С самого утра стали собираться гости. Первым приехал Нехамин отец с женой, небольшого роста краснощекой женщиной с большими, в виде колец, серьгами в сильно оттянутых ушах. Она поздравила Нехаму. Поздоровавшись с Кейлой, попросила у нее фартук, чтобы помочь накрывать на стол. Вскоре явилась и чета Пейтрахов. Они снисходительно поздравили Нехаму и Танхума и поздоровались с отцом и мачехой роженицы. Затем пришел и сам шульц Шепе с высокой и тощей супругой, страдавшей, судя по выпученным глазам, базедовой болезнью. Ее злобный нрав выдавали тонкие, то и дело кривившиеся губы, сквозь которые она еле-еле процедила поздравление.

Все уселись за накрытый стол. Шепе обвел взглядом собравшихся и, остановившись на отце Нехамы, обратился к нему:

– Что-то я не видел вас в здешних краях. Как вас зовут?

– Шолом, – отозвался тот.

– Откуда прибыли? – поинтересовался шульц.

– Из такой же еврейской колонии, как эта, – ответил Шолом.

– Что слышно у вас в колонии? – продолжал расспросы Шепе. – На вас поглядишь – сразу видно, что вы солидный хозяин.

– Слава богу, не жалуюсь, – ответил Шолом. – Кое-какое хозяйство имеется, землица тоже… Живем помаленьку.

– Да, кстати, мирно ли живут у вас колонисты? Нет ли раздоров? Кто у вас шульцем? – расспрашивал Шепе старика. – Исправно ли платят подати?

– Да как вам сказать?… – с кислой миной пожал плечами Шолом.

Глядя на кислую мину, шульц понял, что с податями у них не все благополучно, и, чтобы не услышали про это гости и его колонисты не переняли дурного примера, поспешил перевести разговор на другое:

– А имеется ли в вашей колонии хороший бык-производитель? А с жеребцами как обстоят дела? Вовремя ли у вас в этом году выпали дожди? Как с урожаем? Часто ли наведывается к вам урядник и сам пристав? Штрафуют ли они людей? – Вопросов было столько, что Шолом едва успевал на все отвечать.

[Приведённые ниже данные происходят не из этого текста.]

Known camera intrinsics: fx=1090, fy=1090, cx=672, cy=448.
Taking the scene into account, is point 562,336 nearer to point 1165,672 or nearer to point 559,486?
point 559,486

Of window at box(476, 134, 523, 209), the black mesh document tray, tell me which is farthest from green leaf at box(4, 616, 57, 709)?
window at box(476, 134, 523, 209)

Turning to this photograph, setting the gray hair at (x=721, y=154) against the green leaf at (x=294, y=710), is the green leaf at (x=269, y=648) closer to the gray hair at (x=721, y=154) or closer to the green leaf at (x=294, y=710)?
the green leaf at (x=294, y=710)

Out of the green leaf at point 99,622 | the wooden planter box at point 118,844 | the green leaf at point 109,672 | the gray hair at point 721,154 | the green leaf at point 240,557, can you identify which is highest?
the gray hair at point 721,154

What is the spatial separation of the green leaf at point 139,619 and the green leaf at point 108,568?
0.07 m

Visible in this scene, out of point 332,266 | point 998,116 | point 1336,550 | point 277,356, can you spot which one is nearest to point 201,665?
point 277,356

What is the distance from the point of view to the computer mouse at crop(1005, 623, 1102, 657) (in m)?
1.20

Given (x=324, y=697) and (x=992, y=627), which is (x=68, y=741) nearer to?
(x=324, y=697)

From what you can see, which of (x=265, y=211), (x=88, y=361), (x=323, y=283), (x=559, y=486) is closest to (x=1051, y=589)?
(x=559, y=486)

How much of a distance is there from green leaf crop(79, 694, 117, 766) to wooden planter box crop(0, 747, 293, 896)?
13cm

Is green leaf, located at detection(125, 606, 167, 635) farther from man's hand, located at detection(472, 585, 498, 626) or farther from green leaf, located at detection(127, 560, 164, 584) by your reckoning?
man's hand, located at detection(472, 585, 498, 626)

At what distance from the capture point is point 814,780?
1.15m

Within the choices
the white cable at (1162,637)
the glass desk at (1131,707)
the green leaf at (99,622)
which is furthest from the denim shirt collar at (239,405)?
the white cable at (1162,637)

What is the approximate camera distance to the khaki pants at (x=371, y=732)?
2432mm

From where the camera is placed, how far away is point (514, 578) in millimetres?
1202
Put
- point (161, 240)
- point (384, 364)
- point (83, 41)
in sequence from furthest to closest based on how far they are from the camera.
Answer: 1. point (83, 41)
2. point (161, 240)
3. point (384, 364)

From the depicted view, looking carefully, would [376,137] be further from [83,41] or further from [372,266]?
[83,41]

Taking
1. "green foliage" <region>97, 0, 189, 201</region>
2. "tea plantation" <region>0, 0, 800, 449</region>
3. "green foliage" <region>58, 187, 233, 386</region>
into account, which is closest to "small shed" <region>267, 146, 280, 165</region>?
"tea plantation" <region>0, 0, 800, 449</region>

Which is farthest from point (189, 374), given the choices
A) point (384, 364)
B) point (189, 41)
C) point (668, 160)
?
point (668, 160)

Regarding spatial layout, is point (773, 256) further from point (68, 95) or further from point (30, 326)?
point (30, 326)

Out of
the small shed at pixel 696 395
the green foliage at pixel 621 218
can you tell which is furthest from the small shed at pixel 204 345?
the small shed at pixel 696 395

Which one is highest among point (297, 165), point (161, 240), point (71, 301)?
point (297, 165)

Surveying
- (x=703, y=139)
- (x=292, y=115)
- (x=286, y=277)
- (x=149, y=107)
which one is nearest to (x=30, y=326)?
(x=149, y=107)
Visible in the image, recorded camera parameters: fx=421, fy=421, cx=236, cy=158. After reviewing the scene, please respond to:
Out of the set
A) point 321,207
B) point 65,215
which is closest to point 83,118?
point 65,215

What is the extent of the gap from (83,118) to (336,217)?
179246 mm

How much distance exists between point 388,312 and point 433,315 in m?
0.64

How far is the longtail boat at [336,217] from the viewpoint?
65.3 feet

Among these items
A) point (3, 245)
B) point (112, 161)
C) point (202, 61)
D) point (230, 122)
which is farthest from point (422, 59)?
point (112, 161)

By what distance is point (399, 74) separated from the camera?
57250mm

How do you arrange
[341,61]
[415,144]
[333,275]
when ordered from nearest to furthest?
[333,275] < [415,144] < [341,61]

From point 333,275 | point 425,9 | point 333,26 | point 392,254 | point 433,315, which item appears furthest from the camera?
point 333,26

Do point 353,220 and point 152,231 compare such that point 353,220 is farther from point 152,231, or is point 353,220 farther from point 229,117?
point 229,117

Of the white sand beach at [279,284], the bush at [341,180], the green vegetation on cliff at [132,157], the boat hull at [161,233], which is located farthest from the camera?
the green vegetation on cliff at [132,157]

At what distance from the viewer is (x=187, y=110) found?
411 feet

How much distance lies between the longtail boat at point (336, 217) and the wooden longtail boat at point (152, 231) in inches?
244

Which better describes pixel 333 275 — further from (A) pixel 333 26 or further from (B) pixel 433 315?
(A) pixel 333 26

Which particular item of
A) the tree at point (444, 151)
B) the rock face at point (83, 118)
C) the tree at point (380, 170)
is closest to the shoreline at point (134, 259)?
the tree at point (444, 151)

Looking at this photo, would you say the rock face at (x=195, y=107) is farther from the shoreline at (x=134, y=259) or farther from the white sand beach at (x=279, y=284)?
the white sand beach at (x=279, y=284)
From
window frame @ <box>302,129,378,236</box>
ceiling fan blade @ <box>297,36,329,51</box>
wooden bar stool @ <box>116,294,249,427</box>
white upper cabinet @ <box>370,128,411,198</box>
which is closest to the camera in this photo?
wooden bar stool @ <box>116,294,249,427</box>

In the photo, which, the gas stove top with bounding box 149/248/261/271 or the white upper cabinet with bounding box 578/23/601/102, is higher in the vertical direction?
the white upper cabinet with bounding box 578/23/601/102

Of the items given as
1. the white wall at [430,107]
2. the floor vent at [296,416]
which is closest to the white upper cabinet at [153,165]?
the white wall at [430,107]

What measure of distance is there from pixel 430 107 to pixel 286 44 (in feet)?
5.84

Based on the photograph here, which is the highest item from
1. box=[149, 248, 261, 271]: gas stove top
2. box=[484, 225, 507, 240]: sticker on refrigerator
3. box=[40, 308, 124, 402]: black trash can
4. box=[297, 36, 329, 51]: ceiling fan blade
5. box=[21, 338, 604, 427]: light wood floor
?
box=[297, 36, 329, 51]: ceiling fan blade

К его счастью, распахнулась дверь перед новым гостем Сролом Финбахом, бывшим барышником, который всю жизнь прошатался по цыганским таборам, хорошо разбирался в породах лошадей и к старости накопил на их скупке и продаже хороший капиталец. Правда, в среде богатых хозяев большим авторитетом он еще не пользовался, более того, они даже не признавали его своим, но мало-помалу Срол начинал вмешиваться в дела общины, а иной раз не прочь был подставить ножку и самому шульцу. Поэтому не мудрено, что появление Срола несколько расстроило Шепе, тем более что Танхум, чтобы оказать уважение вновь прибывшему, усадил его среди богатых хозяев. Благодарный гость стал называть Танхума «реб Танхум», чем очень польстил не привыкшему к такому уважительному отношению хозяину. Танхум заулыбался и готов был даже назвать Срола «реб Сролом», но спохватился: это может не понравиться остальным гостям.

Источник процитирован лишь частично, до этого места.